Brief descriptive captions:
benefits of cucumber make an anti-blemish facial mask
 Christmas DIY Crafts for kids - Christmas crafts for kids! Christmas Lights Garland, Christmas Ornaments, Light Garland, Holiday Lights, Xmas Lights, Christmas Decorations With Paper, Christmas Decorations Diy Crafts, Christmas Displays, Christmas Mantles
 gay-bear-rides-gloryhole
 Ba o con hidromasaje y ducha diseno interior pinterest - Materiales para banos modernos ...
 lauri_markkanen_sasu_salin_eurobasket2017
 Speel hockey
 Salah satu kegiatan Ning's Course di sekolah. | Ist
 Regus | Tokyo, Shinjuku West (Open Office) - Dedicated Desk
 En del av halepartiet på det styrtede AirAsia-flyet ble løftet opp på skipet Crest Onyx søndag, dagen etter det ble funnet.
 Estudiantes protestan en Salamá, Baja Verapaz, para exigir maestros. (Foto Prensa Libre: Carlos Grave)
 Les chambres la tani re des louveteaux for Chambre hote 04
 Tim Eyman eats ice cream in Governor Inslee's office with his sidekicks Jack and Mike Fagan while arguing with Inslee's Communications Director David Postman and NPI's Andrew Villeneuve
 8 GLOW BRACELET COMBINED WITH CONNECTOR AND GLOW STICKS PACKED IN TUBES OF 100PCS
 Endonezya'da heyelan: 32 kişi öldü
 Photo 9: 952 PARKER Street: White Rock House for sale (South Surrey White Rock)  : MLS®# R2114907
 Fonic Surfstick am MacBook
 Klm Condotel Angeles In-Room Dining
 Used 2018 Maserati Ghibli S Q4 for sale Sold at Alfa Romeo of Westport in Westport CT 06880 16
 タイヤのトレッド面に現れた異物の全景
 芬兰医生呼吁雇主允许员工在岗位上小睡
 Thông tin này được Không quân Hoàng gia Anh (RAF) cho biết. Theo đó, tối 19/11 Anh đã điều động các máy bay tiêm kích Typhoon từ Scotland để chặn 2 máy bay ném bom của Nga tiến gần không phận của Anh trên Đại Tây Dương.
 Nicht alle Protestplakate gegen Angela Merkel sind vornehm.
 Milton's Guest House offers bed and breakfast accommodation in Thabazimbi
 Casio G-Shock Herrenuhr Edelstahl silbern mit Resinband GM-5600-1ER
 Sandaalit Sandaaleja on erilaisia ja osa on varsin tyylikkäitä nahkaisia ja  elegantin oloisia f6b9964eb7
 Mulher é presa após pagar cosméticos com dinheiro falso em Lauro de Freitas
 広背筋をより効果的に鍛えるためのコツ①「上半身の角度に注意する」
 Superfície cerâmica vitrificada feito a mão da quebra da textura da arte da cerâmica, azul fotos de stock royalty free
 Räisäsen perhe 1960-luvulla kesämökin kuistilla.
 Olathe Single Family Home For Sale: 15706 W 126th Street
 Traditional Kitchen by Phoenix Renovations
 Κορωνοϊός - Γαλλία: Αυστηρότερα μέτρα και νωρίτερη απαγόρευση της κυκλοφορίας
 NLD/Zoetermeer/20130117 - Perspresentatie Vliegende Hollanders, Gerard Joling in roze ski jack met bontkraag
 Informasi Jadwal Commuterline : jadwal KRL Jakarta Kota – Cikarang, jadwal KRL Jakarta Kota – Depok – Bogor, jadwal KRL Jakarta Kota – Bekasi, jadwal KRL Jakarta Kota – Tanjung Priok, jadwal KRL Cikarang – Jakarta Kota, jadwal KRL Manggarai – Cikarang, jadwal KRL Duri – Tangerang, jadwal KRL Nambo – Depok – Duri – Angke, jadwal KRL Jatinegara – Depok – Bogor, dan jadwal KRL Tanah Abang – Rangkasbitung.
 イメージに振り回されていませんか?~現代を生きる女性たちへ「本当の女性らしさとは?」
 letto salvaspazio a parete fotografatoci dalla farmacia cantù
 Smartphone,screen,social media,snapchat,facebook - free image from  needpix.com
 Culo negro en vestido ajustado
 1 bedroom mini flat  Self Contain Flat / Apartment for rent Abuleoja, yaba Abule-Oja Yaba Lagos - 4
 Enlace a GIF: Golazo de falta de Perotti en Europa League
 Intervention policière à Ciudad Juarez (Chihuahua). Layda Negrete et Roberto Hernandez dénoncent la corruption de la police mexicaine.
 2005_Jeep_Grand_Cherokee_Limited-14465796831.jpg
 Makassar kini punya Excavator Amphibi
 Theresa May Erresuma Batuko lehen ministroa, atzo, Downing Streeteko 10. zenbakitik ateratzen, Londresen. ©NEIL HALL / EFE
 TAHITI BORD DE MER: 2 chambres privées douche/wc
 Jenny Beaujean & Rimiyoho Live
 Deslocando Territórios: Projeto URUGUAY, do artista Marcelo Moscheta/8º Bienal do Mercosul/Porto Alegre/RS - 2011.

**What this task involves:**
All entries above are to be copied exactly, with none left out.

**Solved exercise:**
benefits of cucumber make an anti-blemish facial mask
 Christmas DIY Crafts for kids - Christmas crafts for kids! Christmas Lights Garland, Christmas Ornaments, Light Garland, Holiday Lights, Xmas Lights, Christmas Decorations With Paper, Christmas Decorations Diy Crafts, Christmas Displays, Christmas Mantles
 gay-bear-rides-gloryhole
 Ba o con hidromasaje y ducha diseno interior pinterest - Materiales para banos modernos ...
 lauri_markkanen_sasu_salin_eurobasket2017
 Speel hockey
 Salah satu kegiatan Ning's Course di sekolah. | Ist
 Regus | Tokyo, Shinjuku West (Open Office) - Dedicated Desk
 En del av halepartiet på det styrtede AirAsia-flyet ble løftet opp på skipet Crest Onyx søndag, dagen etter det ble funnet.
 Estudiantes protestan en Salamá, Baja Verapaz, para exigir maestros. (Foto Prensa Libre: Carlos Grave)
 Les chambres la tani re des louveteaux for Chambre hote 04
 Tim Eyman eats ice cream in Governor Inslee's office with his sidekicks Jack and Mike Fagan while arguing with Inslee's Communications Director David Postman and NPI's Andrew Villeneuve
 8 GLOW BRACELET COMBINED WITH CONNECTOR AND GLOW STICKS PACKED IN TUBES OF 100PCS
 Endonezya'da heyelan: 32 kişi öldü
 Photo 9: 952 PARKER Street: White Rock House for sale (South Surrey White Rock)  : MLS®# R2114907
 Fonic Surfstick am MacBook
 Klm Condotel Angeles In-Room Dining
 Used 2018 Maserati Ghibli S Q4 for sale Sold at Alfa Romeo of Westport in Westport CT 06880 16
 タイヤのトレッド面に現れた異物の全景
 芬兰医生呼吁雇主允许员工在岗位上小睡
 Thông tin này được Không quân Hoàng gia Anh (RAF) cho biết. Theo đó, tối 19/11 Anh đã điều động các máy bay tiêm kích Typhoon từ Scotland để chặn 2 máy bay ném bom của Nga tiến gần không phận của Anh trên Đại Tây Dương.
 Nicht alle Protestplakate gegen Angela Merkel sind vornehm.
 Milton's Guest House offers bed and breakfast accommodation in Thabazimbi
 Casio G-Shock Herrenuhr Edelstahl silbern mit Resinband GM-5600-1ER
 Sandaalit Sandaaleja on erilaisia ja osa on varsin tyylikkäitä nahkaisia ja  elegantin oloisia f6b9964eb7
 Mulher é presa após pagar cosméticos com dinheiro falso em Lauro de Freitas
 広背筋をより効果的に鍛えるためのコツ①「上半身の角度に注意する」
 Superfície cerâmica vitrificada feito a mão da quebra da textura da arte da cerâmica, azul fotos de stock royalty free
 Räisäsen perhe 1960-luvulla kesämökin kuistilla.
 Olathe Single Family Home For Sale: 15706 W 126th Street
 Traditional Kitchen by Phoenix Renovations
 Κορωνοϊός - Γαλλία: Αυστηρότερα μέτρα και νωρίτερη απαγόρευση της κυκλοφορίας
 NLD/Zoetermeer/20130117 - Perspresentatie Vliegende Hollanders, Gerard Joling in roze ski jack met bontkraag
 Informasi Jadwal Commuterline : jadwal KRL Jakarta Kota – Cikarang, jadwal KRL Jakarta Kota – Depok – Bogor, jadwal KRL Jakarta Kota – Bekasi, jadwal KRL Jakarta Kota – Tanjung Priok, jadwal KRL Cikarang – Jakarta Kota, jadwal KRL Manggarai – Cikarang, jadwal KRL Duri – Tangerang, jadwal KRL Nambo – Depok – Duri – Angke, jadwal KRL Jatinegara – Depok – Bogor, dan jadwal KRL Tanah Abang – Rangkasbitung.
 イメージに振り回されていませんか?~現代を生きる女性たちへ「本当の女性らしさとは?」
 letto salvaspazio a parete fotografatoci dalla farmacia cantù
 Smartphone,screen,social media,snapchat,facebook - free image from  needpix.com
 Culo negro en vestido ajustado
 1 bedroom mini flat  Self Contain Flat / Apartment for rent Abuleoja, yaba Abule-Oja Yaba Lagos - 4
 Enlace a GIF: Golazo de falta de Perotti en Europa League
 Intervention policière à Ciudad Juarez (Chihuahua). Layda Negrete et Roberto Hernandez dénoncent la corruption de la police mexicaine.
 2005_Jeep_Grand_Cherokee_Limited-14465796831.jpg
 Makassar kini punya Excavator Amphibi
 Theresa May Erresuma Batuko lehen ministroa, atzo, Downing Streeteko 10. zenbakitik ateratzen, Londresen. ©NEIL HALL / EFE
 TAHITI BORD DE MER: 2 chambres privées douche/wc
 Jenny Beaujean & Rimiyoho Live
 Deslocando Territórios: Projeto URUGUAY, do artista Marcelo Moscheta/8º Bienal do Mercosul/Porto Alegre/RS - 2011.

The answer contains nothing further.